### [Job item]
Reproduce each of the rows below word for word, leaving the pictures out of your output.
Supplied records: Begin
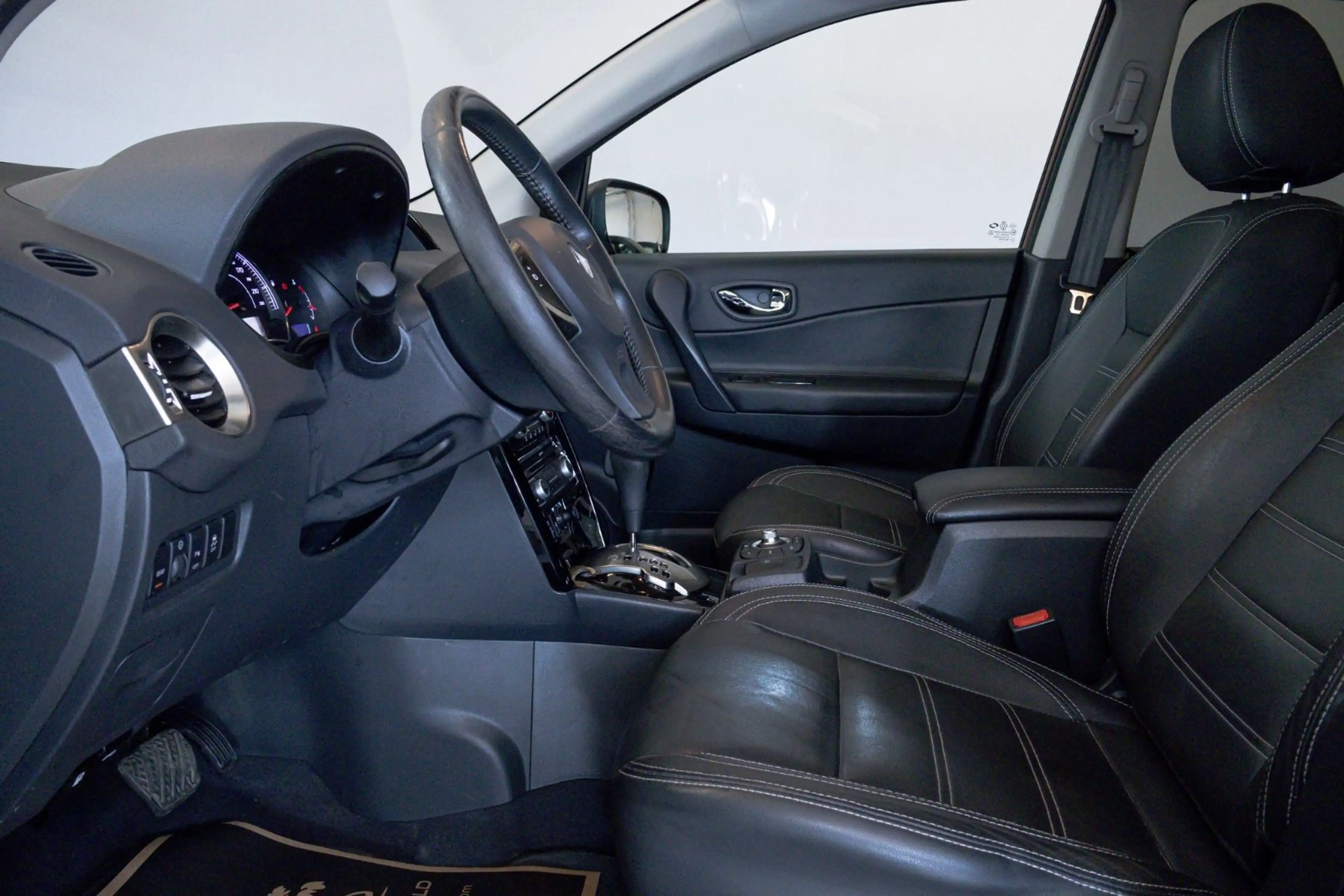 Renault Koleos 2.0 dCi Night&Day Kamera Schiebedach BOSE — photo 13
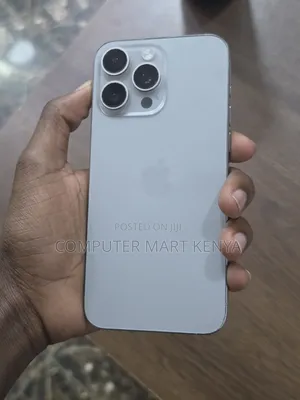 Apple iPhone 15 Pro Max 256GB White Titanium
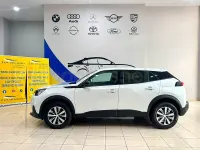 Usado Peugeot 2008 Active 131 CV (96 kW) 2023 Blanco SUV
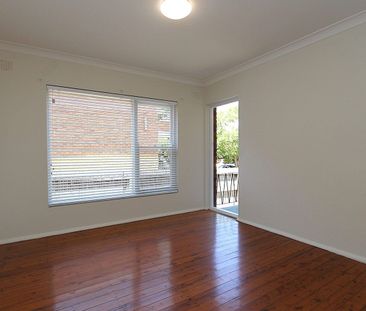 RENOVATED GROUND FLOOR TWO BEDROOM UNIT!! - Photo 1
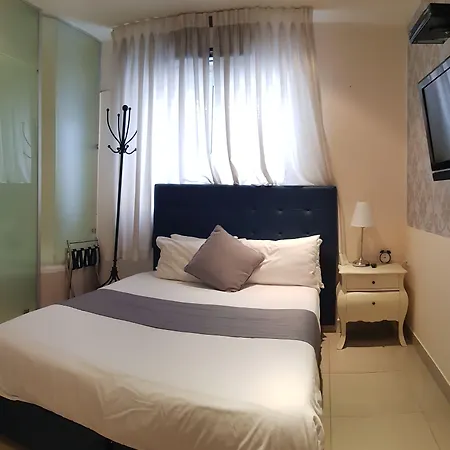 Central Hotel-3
Supplied records: End
### [Solution]
 Renault Koleos 2.0 dCi Night&Day Kamera Schiebedach BOSE — photo 13
 Apple iPhone 15 Pro Max 256GB White Titanium
 Usado Peugeot 2008 Active 131 CV (96 kW) 2023 Blanco SUV
 RENOVATED GROUND FLOOR TWO BEDROOM UNIT!! - Photo 1
 Central Hotel-3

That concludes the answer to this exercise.